Les expériences de guerre par drones de l’infanterie américaine se multiplient

Piloter et abattre des drones fait désormais partie du travail de nombreux soldats américains. C’est pourquoi, au cours des dernières semaines, en Lituanie, des unités d’infanterie ont travaillé pour ajouter la guerre par drones à leur expertise en matière de combat au sol.

Au cours de la cinquième édition du projet Flytrap, un exercice de l’armée américaine et de l’OTAN en Europe, des membres du 2e régiment de cavalerie se sont joints à des partenaires internationaux pour tester plus de 20 pièces d’équipement avec des Strykers et des véhicules terrestres sans pilote.

« Donc, ce que j’ai vu au niveau de l’escadron, avec mon poste de commandement principal et ces nouveaux systèmes, c’était de comprendre l’architecture du champ de bataille, où les choses ne se trouvent pas seulement au sol, mais leurs effets dans le ciel », a déclaré jeudi le lieutenant-colonel Jason Kruck, qui commande le 2e escadron du 2e régiment de cavalerie.

Alors que les opérations d’infanterie traditionnelles envoyaient des drones pour repérer des cibles pour des tirs indirects, elles doivent désormais également être conscientes de ce qui vole au-dessus d’elles et de la manière dont elles pourraient l’abattre ou se déplacer sur le champ de bataille pour éviter d’être vues.
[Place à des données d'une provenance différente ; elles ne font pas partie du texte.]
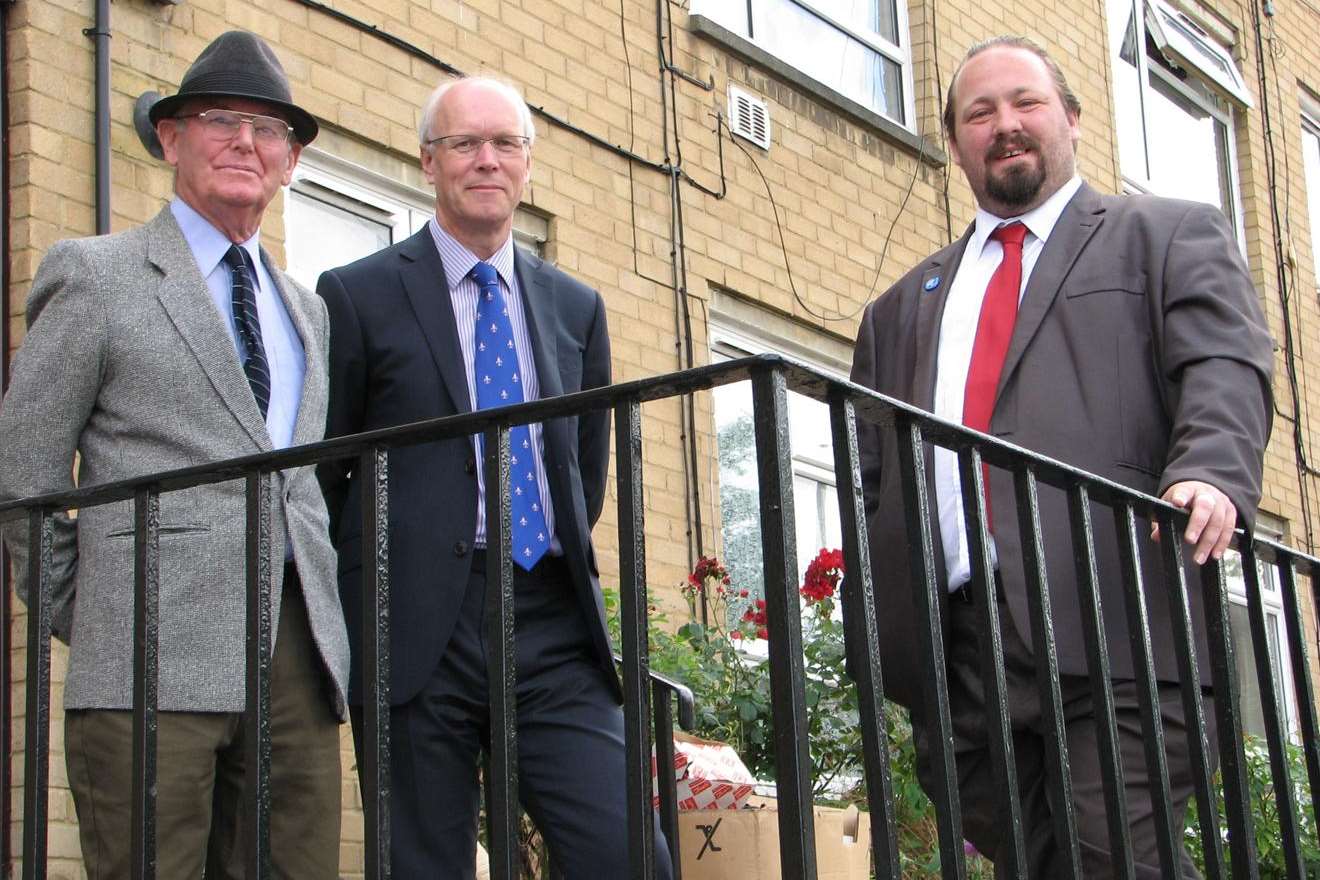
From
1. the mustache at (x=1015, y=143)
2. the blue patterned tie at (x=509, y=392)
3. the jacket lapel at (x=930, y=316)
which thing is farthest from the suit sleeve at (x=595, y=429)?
the mustache at (x=1015, y=143)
« Eh bien, maintenant, grâce aux systèmes de détection anti-UAS, nous avons pu identifier qu’un drone aérien ennemi traverse notre secteur, puis nous avons développé de nouvelles tactiques, techniques et procédures sur la façon de contrer cela », a déclaré Kruck. « Quelles sont les options, et comment cela équilibre-t-il entre la collecte de renseignements, l’élément incendies – qui doit maintenant également couvrir ce point de vue anti-UAS ? Et puis du côté des manœuvres, et comment cette synergie entre ces trois parties de la guerre fonctionne ensemble. »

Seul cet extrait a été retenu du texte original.